L’équipe d’ATD Quart Monde propose à Anne-Marie de faire de l’accompagnement scolaire avec des familles du voyage. Peu à peu, elle rentre ainsi dans cette « alliance » avec les plus pauvres qu’ATD Quart Monde propose à la société pour contrer l’exclusion sociale. Que signifie être « alliée » pour Anne-Marie ? « C’est essayer d’apporter du respect quand on parle des personnes qui vivent dans la pauvreté. Auprès de mes collègues enseignants, je trouvais important de dire ce que je faisais à ATD Quart Monde. Je n’en pouvais plus de certaines blagues de salles des professeurs au sujet de familles en difficulté. Être alliée, c’est aussi ne pas hésiter à afficher son engagement. Je viens de la campagne, où le regard des autres était très important. Chacun devait rester à sa place. Aujourd’hui, quand je rencontre dans la rue un jeune sans domicile avec qui j’ai couru les 10 kilomètres de Reims (3), je me sens libre de parler avec lui. » Un parti pris qu’Anne-Marie diffuse dans sa famille et autour d’elle : « Mon mari et moi avons transmis à nos enfants qu’une société se construit avec toute la diversité des personnes. »
Mi-temps
Depuis 2003, Anne-Marie enseigne les maths aux étudiants de l’IUT de Reims qui se destinent à des carrières commerciales. « Nous parlons aussi de comportements, de recherche d’emploi, d’avenir professionnel…, souligne-t-elle. J’essaie d’aider des élèves à trouver des stages. C’est très difficile pour certains, dont les parents sont immigrés ou viennent du milieu rural. Je suis exigeante avec eux et j’ose leur dire que la solution, c’est qu’ils travaillent encore plus que les autres. Souvent, ils le savent déjà. » Il y a trois ans, elle a décidé de quitter la responsabilité de la formation qu’elle dirigeait à l’IUT et de ne plus enseigner qu’à mi-temps. Un choix mal compris par certains de ses collègues pour qui une carrière doit toujours progresser.
17 octobre
Aujourd’hui, ses engagements à ATD Quart Monde sont divers. Elle est membre de l’« équipe d’animation régionale », qui fait le lien entre les différentes actions du Mouvement en Champagne-Ardenne. Anne-Marie participe également à l’Université Populaire Quart Monde à Reims et rédige avec d’autres le journal d’informations régionales, Ensemble. Enfin, elle coordonne la mobilisation qui marque, le 17 octobre de chaque année, à Reims et dans la région, la Journée mondiale du refus de la misère : « La dimension citoyenne est très importante pour moi. Ma place en politique, c’est mon implication dans le 17 octobre, la façon dont cela interpelle les associations, les institutions et le grand public. Cette journée est devenue un rendez-vous important pour tous ces partenaires. »
Député-maire
Autre temps fort citoyen vécu récemment, une rencontre avec le député-maire de Châlons qui faisait partie de la commission travaillant sur une proposition de loi sur l’enfance délaissée et l’adoption. « Avec une autre alliée et un militant qui connaît la grande pauvreté, nous lui avons transmis le fruit de nos travaux avec des personnes en situation de grande exclusion, et en particulier nos inquiétudes sur le soutien qui doit être accordé aux parents d’enfants placés, mais qui n’est pas effectif. Il était important qu’un député entende directement ce que les familles concernées ont à dire. Cela nous encourage à rencontrer les élus et les décideurs, même s’ils ne demandent pas notre avis. »
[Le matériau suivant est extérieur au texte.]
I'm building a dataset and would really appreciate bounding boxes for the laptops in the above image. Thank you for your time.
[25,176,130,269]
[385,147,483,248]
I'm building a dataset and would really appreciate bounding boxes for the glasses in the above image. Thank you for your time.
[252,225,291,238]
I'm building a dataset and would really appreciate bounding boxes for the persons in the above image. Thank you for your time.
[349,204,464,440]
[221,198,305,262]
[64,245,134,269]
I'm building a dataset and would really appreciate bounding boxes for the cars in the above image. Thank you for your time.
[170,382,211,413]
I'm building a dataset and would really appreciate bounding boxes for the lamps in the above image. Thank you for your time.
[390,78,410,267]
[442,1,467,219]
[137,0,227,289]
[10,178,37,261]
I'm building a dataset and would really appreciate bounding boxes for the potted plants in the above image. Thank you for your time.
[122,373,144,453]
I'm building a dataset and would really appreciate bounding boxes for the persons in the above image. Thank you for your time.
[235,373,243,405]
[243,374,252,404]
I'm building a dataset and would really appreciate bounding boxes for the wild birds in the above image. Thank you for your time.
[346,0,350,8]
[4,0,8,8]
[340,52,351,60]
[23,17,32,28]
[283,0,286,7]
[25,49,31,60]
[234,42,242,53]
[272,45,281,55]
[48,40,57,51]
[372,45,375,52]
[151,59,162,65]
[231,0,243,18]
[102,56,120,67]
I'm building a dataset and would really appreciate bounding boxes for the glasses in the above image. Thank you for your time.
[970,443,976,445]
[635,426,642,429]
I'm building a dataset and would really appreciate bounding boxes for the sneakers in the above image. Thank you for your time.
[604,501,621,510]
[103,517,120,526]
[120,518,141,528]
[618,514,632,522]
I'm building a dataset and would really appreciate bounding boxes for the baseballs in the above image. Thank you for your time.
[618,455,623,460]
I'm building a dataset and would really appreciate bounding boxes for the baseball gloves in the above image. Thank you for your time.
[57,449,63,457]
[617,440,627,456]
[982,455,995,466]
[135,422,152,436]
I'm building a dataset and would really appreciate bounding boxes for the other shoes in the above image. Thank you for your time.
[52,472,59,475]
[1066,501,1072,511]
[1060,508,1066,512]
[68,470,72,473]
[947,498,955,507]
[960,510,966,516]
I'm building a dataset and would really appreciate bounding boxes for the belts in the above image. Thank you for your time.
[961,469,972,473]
Et l’art dans tout ça ? « Il faut du temps », sourit Anne-Marie. Elle a participé l’an dernier à la manifestation Manchest’art à Charleville-Mézières (voir page 8). Peut-être animera-t-elle un jour un atelier sculpture avec des familles en situation de grande pauvreté. « Je suis quelqu’un qui veut souvent agir trop rapidement. Mais, pour agir ensemble, il faut de la patience. Je n’ai pas fini d’apprendre », conclut-elle.